Scene question records:
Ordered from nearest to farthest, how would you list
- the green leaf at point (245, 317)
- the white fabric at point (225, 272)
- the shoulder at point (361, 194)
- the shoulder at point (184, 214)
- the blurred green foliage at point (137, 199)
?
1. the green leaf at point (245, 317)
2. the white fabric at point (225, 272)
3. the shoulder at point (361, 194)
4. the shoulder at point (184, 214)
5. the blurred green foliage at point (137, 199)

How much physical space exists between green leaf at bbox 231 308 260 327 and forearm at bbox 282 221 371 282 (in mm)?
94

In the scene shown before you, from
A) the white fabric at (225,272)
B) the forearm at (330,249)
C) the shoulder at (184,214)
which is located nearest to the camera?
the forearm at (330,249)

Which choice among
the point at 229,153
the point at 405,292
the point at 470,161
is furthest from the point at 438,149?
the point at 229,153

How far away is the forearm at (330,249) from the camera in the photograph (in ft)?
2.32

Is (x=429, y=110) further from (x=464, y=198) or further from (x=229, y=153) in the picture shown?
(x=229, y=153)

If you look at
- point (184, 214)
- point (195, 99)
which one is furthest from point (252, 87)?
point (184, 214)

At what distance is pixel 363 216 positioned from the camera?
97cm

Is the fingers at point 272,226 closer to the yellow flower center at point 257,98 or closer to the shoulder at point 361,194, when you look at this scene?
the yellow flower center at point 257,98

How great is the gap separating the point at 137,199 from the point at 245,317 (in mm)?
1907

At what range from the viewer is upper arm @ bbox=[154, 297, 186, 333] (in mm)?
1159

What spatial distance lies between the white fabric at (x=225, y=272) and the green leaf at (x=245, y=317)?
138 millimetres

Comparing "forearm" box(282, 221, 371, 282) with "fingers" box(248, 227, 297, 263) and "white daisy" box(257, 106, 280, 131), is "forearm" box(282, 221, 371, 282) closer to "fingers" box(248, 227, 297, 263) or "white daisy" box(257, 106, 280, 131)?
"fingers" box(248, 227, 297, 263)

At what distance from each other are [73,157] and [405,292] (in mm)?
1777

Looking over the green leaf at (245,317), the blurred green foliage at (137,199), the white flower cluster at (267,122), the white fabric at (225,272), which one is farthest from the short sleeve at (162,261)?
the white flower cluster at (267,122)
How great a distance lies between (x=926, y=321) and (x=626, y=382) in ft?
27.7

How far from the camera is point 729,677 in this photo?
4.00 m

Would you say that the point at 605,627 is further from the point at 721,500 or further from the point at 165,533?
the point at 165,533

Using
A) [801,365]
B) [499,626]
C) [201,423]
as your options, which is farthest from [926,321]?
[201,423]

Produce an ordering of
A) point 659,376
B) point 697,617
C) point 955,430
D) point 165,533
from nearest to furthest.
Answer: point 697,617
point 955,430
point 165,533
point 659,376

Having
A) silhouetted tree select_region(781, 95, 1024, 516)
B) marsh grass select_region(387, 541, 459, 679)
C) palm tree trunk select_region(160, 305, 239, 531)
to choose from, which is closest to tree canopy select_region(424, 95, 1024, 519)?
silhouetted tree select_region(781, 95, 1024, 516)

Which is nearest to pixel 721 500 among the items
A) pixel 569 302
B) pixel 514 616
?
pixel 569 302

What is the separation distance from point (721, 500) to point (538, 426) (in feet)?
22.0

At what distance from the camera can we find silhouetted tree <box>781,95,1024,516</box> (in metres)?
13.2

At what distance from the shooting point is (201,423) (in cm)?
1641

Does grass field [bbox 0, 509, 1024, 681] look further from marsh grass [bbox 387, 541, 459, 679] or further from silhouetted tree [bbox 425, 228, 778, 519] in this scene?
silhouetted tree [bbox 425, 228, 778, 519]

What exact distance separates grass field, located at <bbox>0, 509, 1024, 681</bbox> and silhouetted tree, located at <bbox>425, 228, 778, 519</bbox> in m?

▶ _What you have to do_
Tally the lines of the records above that include the string "cluster", and reply with the number alone.

▶ _The solution_
2